A autobiografia é um dos gêneros literários mais desafiantes para o autor. O primeiro desafio diz respeito ao dilema da auto exposição o que implica em compatibilizar um mínimo de compromisso com a realidade com a necessidade de preservação da própria intimidade. Um segundo desafio diz respeito a contextualização, permitindo ao leitor entender quais eventos e experiências derivaram das opções pessoais do narrador e quais foram devidas às injunções próprias de cada contexto histórico. Finalmente, habilidades redacionais e um firme controle dos diferentes níveis de abstração abordados no texto também são pré-requisitos importantes, não só para a autobiografia em particular, mas também para qualquer obra literária em geral. E a todos esses desafios João Barone atende de forma competente, original e interessante.
Ao recordar sua juventude e os primeiros tempos da sua carreira musical Barone remete, de forma clara, concisa e agradável, a um contexto histórico que costuma ser de difícil compreensão para as gerações mais novas, aquelas que já nasceram sob o domínio da Internet e seus onipresentes smartphones. Por outro lado, entrega um texto tremendamente evocativo e de alto significado emocional para todos aqueles que foram contemporâneos dos eventos que descreve.
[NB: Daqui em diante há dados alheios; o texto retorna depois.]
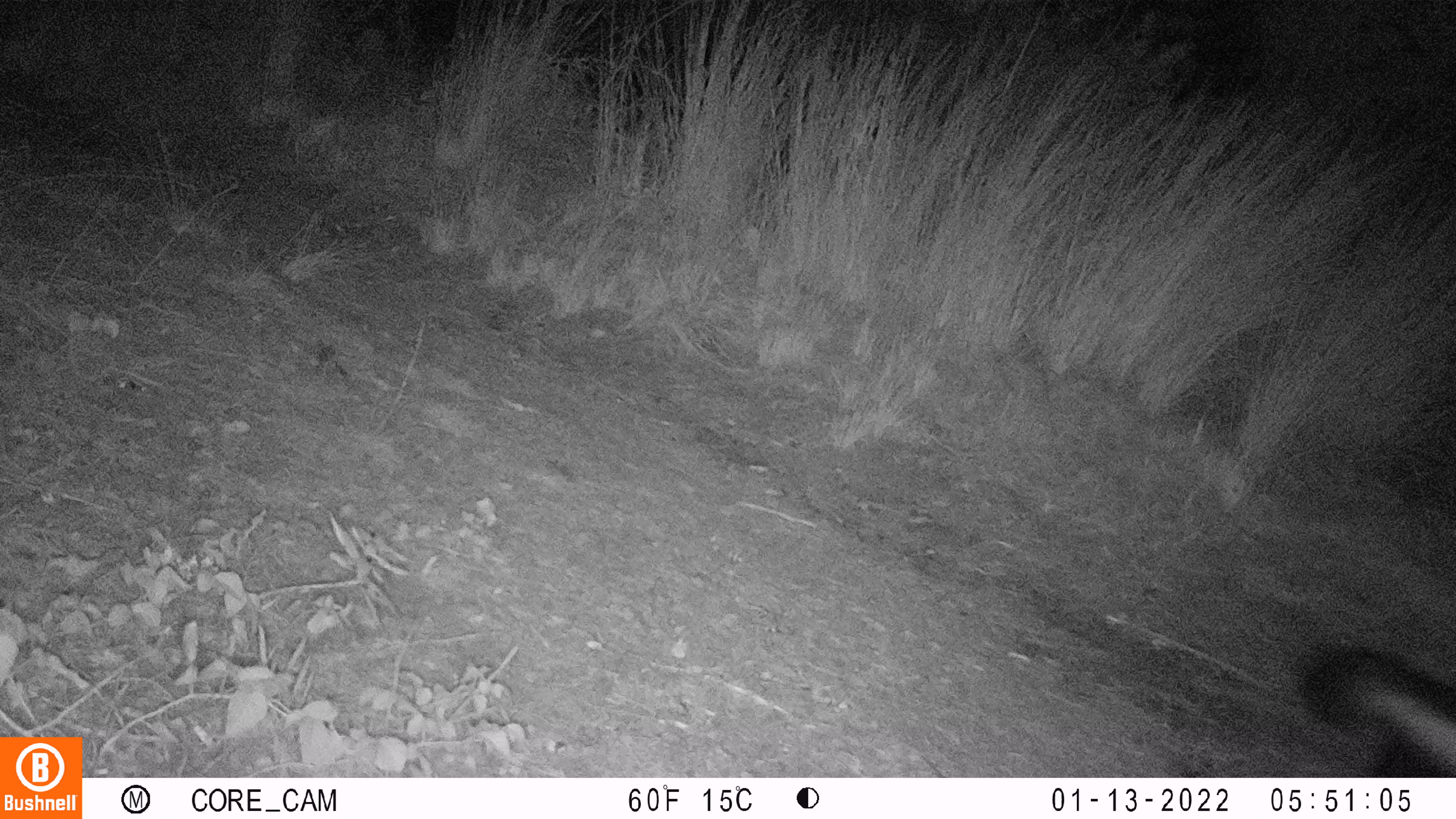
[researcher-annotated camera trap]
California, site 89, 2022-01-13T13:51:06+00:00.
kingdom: Animalia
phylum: Chordata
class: Mammalia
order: Carnivora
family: Mephitidae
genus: Mephitis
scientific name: Mephitis mephitis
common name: striped skunk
O ponto de partida da narrativa é o verão de 1982, marcado pelo declínio da Ditadura Militar (1964-1985) e os correspondentes anseios coletivos de liberdade criativa e de expressão. No que se refere ao período Barone destaca a imensa importância da Rádio FM Fluminense, cujo repertório alternativo e diversificado ajudou a criar e expandir um novo público para o gênero Rock. Como pontua o autor “Bons tempos em que universitários gostavam de rock”. Ainda mais importante foi o impacto – tardio, mas ainda assim explosivo – da chegada do Movimento Punk ao Brasil com uma nova abordagem contestatória, uma nova estética rude e chocante e, principalmente, um irresistível apelo para que todos se engajassem em fazer suas próprias músicas.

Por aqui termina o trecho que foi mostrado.